Cette sous-catégorisation basée sur une différence de phospholipide s’accompagne logiquement de changements compensatoires dans les taux des autres lipides membranaires. Ainsi, les individus SCZ c/SM- et c/SM+ montrent des différences significatives dans les taux de tous les phospholipides analysés (diminution des PC et PE plasmalogènes et augmentation des PE et PS, p<0.0001), ce qui est moins le cas pour les 2 sous-populations du groupe HC. Parmi les PE, la distribution DPE/LPE est également affectée au sein du groupe SCZ, en faveur des DPE chez les patients c/SM-, sans distinction de localisation membranaire (faces interne et externe). Ceci n’est pas observé au sein du groupe HC. Il est à noter que les deux sous-populations SCZ ne diffèrent pas en terme d’âge, sexe, niveau d’éducation, âge au début de la maladie, type/durée de la maladie et quantité des médications antipsychotiques reçues. La modification compensatoire de la composition en phospholipides chez les individus c/SM- est différente entre les patients SCZ et les individus HC (PE plus bas et PS plus élevé chez les SCZ). Les trois tests cognitifs réalisés révèlent des moins bonnes performances pour les patients SCZ. Cette observation générale est principalement le fait des résultats des individus c/SM-, spécifiquement dans le groupe SCZ. En effet, aucune différence de performance cognitive n’est associée au phénotype c/SM- dans le groupe contrôle HC. Les scores obtenus par les patients SCZ c/SM- sont moins bons que chez les contrôles HC c/SM-, tandis que les patients et contrôles c/SM+ atteignent des scores similaires dans la majorité des variables. Parmi les patients SCZ, la sévérité des symptômes évaluée par l’échelle PANSS est plus élevée chez les individus c/SM- (différences significatives pour les symptômes positifs et la psychopathologie générale, p=0.014 et 0.008 respectivement, ainsi que pour les sous-échelles relatives à la désorganisation et à l’excitation, p=0.041 et 0.038 respectivement).
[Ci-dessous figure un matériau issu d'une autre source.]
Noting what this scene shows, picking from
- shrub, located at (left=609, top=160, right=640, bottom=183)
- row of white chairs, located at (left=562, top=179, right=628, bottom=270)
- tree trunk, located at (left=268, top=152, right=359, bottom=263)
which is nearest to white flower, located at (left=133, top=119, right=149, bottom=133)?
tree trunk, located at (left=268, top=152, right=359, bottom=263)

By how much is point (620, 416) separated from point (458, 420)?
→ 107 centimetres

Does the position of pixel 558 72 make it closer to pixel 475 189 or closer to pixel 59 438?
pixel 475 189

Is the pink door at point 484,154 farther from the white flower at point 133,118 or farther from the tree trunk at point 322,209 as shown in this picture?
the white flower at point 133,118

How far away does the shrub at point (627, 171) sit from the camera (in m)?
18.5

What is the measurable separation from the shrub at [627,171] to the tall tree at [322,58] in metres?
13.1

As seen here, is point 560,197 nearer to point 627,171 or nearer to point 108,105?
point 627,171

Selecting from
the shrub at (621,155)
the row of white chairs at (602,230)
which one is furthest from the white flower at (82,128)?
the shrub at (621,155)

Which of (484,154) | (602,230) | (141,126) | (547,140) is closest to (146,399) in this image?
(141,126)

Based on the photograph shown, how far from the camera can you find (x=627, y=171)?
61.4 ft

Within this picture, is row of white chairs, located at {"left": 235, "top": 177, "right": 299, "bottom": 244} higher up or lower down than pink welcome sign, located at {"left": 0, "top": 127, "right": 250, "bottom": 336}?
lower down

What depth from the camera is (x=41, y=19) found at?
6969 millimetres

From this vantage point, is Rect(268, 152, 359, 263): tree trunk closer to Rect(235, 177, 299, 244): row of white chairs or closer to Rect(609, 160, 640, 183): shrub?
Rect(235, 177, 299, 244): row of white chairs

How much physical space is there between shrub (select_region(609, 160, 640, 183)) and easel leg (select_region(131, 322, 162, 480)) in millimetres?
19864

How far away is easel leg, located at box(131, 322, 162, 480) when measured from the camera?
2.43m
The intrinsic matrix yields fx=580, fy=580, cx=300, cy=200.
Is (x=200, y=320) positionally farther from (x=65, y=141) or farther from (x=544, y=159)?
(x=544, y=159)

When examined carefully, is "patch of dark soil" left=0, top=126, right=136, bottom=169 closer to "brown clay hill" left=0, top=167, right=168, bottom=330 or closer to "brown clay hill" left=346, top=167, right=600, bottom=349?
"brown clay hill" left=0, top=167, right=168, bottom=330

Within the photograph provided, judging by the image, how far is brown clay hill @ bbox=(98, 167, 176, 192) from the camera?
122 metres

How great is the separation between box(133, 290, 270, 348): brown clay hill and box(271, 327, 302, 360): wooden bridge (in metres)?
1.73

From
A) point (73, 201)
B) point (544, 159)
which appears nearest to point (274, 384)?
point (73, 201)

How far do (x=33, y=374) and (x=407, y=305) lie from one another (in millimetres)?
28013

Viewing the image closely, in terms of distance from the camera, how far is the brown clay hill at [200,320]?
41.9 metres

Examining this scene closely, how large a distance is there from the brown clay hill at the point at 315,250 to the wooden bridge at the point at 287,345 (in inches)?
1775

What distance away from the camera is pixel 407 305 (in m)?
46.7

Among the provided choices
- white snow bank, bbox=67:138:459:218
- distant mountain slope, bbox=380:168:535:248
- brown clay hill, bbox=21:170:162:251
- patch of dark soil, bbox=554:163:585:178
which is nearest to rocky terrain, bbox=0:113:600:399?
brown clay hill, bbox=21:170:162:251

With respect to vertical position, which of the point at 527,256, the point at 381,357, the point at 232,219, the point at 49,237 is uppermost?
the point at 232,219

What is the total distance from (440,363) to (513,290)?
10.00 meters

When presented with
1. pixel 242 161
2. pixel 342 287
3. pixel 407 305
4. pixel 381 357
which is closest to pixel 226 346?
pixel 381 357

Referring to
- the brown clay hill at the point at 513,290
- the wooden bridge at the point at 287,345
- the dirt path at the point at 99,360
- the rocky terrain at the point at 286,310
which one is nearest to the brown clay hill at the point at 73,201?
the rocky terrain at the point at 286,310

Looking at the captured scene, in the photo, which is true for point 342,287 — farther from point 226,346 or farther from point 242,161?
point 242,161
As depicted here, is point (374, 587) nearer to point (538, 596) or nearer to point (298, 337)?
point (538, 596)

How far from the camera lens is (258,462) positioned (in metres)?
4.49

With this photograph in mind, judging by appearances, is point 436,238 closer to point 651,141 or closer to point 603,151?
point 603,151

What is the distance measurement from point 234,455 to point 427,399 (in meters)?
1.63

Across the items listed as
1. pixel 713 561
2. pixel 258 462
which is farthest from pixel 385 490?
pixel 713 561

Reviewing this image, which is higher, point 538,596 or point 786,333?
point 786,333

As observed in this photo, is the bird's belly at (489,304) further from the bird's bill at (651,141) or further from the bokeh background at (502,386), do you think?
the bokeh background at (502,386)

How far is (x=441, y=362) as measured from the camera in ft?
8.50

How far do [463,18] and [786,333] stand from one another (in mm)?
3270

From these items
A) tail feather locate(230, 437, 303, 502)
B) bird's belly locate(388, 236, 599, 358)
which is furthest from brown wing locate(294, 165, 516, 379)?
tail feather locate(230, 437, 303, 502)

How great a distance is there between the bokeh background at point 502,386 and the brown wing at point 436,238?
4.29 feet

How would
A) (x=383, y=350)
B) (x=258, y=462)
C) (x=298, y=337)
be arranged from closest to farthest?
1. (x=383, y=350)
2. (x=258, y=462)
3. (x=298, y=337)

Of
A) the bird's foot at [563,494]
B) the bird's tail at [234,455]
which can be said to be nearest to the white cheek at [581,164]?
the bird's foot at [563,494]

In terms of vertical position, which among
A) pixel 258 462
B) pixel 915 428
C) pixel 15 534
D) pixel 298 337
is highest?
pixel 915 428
Les patients classés “sévères” (score > 45) sont deux fois plus nombreux dans le sous-groupe c/SM-.

Conclusions

La composition lipidique des membranes de globules rouges diffère entre des patients SCZ stabilisés sous traitement et des individus sains appariés. Des clusters lipidiques qui s’agrègent avec un contenu faible en sphingomyéline (c/SM-) ou normal (c/SM+) permettent l’identification de deux sous-populations de patients SCZ distinctives notamment par leurs ratio phospholipidiques membranaires. Au niveau clinique, cela se traduit par des patients c/SM- présentant une psychopathologie significativement plus sévère et des performances cognitives détériorées. Ces résultats, en lien avec la littérature existante, suggèrent une association avec un dysfonctionnement de la transmission neuronale dopaminergique chez les patients c/SM-, qu’il conviendrait d’étudier plus précisément. Si ces résultats venaient à être confirmés, une supplémentation thérapeutique en AGPI pour réajuster le contenu lipidique membranaire chez les patients SCZ pourrait être envisagée.